TEXT SHOWN:
* Begin *

Read J. Edgar Hoover: The Man and the Secrets Online
Authors: Curt Gentry
Tags: #General, #Biography & Autobiography, #United States, #Political Science, #Law Enforcement, #History, #Fiction, #Historical, #20th Century, #American Government
Hampton, an executive of the Chesapeake and Potomac Telephone Company, had a good working relationship with the FBI, one based on “profound mutual trust,” according to Belter. For more than twenty years, he’d handled all the Bureau’s national-security wiretap requests for the Washington area. Highly patriotic, he felt he and the telephone company were making an important contribution to the country’s defenses. But he had warned the agents that if they ever tried to put one over on him, and put on a tap that was not for purposes of national security, he’d cut them off immediately and never give them another thing.
*
Gaffney returned in less than an hour with the cable pair numbers of Halperin’s home telephone. Conveniently, a master cable ran from the telephone company to the Old Post Office Building, and a technician was sent downstairs to make the necessary hookup.
There were problems. Halperin lived in Bethesda, Maryland, which meant adding a long loop to the telephone line, which affected the volume and necessitated special amplification equipment, and it was nearly 5:00
P.M.
before the equipment was functioning.
After this, the procedure was fairly simple. When there was an incoming or
an outgoing call on the line, a red light on the console would come on, and the monitor, who was wearing headphones, would plug his jack into the console with one hand, hit the start switch on the tape recorder with the other, and begin listening, at the same time making notes, which he’d later, replaying the tapes if necessary, expand into a typewritten summary, or log, of the calls received that day.
Verbatim transcriptions of entire conversations weren’t made unless deemed necessary, while the tapes themselves were usually destroyed every two weeks by erasing them. Technically, it was an uncomplicated audio system and, contrary to popular myth, it produced neither clicks nor feedback on the line.

* End *

WORK REQUIRED: Copy the Hoover excerpt starting with "before the equipment" and going on through "on the line.", substituting "switchboard" for every instance of "console". These data have no connection to the Hoover excerpt.

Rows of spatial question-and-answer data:
* Begin *

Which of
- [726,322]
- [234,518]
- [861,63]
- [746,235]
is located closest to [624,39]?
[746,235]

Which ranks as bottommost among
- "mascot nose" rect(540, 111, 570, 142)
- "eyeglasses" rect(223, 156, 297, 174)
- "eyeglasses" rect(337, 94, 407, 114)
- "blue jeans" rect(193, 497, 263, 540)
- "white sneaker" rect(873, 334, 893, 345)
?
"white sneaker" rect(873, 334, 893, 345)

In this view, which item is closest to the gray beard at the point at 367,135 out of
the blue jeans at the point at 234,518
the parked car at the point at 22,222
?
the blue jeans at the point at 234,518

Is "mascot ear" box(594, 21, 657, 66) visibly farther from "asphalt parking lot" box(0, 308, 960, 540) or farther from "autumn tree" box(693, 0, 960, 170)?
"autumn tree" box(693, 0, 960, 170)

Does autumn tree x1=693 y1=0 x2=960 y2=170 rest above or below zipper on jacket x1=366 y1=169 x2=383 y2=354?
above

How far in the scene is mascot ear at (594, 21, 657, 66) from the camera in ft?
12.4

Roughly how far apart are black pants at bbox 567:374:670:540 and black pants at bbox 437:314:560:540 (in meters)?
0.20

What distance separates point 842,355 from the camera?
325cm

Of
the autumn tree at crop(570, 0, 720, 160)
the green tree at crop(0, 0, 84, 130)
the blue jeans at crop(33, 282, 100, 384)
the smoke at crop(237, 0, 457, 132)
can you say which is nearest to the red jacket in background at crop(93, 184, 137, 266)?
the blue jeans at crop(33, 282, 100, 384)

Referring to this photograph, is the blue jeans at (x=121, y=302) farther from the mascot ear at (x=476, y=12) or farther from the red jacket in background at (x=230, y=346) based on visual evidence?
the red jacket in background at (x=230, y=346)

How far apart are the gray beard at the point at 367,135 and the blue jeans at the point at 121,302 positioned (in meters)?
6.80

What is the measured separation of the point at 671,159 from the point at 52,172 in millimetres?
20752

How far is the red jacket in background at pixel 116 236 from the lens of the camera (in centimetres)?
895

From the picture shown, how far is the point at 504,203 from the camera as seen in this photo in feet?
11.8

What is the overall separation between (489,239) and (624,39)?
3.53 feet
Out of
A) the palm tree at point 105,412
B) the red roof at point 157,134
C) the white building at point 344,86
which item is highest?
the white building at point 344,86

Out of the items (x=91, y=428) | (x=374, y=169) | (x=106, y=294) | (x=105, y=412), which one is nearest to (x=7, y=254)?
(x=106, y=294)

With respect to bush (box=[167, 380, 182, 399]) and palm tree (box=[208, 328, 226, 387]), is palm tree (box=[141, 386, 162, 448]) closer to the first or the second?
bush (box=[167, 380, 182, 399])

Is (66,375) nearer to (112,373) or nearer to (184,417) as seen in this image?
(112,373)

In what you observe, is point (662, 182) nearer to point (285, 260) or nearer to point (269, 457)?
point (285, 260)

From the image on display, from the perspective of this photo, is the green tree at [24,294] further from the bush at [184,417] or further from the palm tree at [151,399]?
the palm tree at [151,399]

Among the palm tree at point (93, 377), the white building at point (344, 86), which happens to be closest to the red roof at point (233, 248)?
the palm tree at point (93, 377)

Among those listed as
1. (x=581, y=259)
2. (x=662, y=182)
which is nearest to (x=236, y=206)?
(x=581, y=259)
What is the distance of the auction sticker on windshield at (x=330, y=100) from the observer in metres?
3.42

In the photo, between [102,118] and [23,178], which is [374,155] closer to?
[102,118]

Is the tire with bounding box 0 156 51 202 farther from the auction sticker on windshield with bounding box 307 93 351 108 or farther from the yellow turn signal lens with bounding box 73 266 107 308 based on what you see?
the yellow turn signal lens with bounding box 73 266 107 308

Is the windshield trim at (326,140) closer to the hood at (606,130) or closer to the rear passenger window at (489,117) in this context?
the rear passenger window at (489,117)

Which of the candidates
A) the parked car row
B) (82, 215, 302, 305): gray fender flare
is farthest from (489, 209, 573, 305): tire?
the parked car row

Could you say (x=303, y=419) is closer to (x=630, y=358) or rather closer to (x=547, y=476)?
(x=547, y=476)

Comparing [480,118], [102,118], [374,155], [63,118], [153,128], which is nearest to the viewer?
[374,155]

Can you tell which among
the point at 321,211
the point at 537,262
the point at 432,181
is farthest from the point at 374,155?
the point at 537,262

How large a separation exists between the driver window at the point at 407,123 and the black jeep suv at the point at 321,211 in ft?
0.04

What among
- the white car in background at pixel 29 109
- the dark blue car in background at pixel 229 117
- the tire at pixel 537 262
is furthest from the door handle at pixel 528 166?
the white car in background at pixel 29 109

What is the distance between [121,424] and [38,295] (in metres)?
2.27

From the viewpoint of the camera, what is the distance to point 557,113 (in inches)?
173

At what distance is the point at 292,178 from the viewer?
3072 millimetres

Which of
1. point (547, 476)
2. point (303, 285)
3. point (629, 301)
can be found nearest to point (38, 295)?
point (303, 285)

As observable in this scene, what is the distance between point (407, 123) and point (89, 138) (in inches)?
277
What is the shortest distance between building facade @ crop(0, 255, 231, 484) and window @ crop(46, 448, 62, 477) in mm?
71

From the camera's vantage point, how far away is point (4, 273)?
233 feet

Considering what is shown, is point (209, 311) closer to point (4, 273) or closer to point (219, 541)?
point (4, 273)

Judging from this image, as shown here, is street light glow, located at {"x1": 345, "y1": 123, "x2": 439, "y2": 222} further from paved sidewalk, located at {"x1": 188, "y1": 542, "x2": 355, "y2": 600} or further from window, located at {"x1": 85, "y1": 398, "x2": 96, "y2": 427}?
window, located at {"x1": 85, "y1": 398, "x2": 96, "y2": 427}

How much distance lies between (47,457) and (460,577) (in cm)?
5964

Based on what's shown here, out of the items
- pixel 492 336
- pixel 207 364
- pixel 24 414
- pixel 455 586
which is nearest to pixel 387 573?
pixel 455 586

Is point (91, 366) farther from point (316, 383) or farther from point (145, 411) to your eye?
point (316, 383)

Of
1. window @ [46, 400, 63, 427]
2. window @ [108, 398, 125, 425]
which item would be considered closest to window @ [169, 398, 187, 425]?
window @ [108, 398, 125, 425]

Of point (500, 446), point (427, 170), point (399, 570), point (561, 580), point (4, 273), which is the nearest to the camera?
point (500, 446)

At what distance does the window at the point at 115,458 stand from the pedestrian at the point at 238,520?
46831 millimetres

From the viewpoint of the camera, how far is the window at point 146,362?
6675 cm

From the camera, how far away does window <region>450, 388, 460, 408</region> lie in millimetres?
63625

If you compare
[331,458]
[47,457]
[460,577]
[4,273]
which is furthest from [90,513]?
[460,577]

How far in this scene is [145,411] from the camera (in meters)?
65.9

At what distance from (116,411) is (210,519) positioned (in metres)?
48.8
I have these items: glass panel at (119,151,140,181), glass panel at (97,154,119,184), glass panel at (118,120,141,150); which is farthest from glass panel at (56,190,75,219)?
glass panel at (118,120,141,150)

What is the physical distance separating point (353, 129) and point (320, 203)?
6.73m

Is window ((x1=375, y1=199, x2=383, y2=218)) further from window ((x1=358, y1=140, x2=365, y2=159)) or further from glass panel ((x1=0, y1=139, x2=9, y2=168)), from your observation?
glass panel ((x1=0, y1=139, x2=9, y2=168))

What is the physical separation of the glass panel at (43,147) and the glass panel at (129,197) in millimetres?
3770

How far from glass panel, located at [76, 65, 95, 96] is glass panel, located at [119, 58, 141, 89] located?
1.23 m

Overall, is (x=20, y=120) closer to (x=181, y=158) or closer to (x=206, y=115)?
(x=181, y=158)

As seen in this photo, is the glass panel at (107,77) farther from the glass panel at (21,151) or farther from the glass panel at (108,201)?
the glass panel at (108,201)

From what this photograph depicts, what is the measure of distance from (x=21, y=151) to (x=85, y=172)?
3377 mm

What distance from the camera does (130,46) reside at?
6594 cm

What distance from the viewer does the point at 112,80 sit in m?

* End *

SOLUTION BELOW:
before the equipment was functioning.
After this, the procedure was fairly simple. When there was an incoming or
an outgoing call on the line, a red light on the switchboard would come on, and the monitor, who was wearing headphones, would plug his jack into the switchboard with one hand, hit the start switch on the tape recorder with the other, and begin listening, at the same time making notes, which he’d later, replaying the tapes if necessary, expand into a typewritten summary, or log, of the calls received that day.
Verbatim transcriptions of entire conversations weren’t made unless deemed necessary, while the tapes themselves were usually destroyed every two weeks by erasing them. Technically, it was an uncomplicated audio system and, contrary to popular myth, it produced neither clicks nor feedback on the line.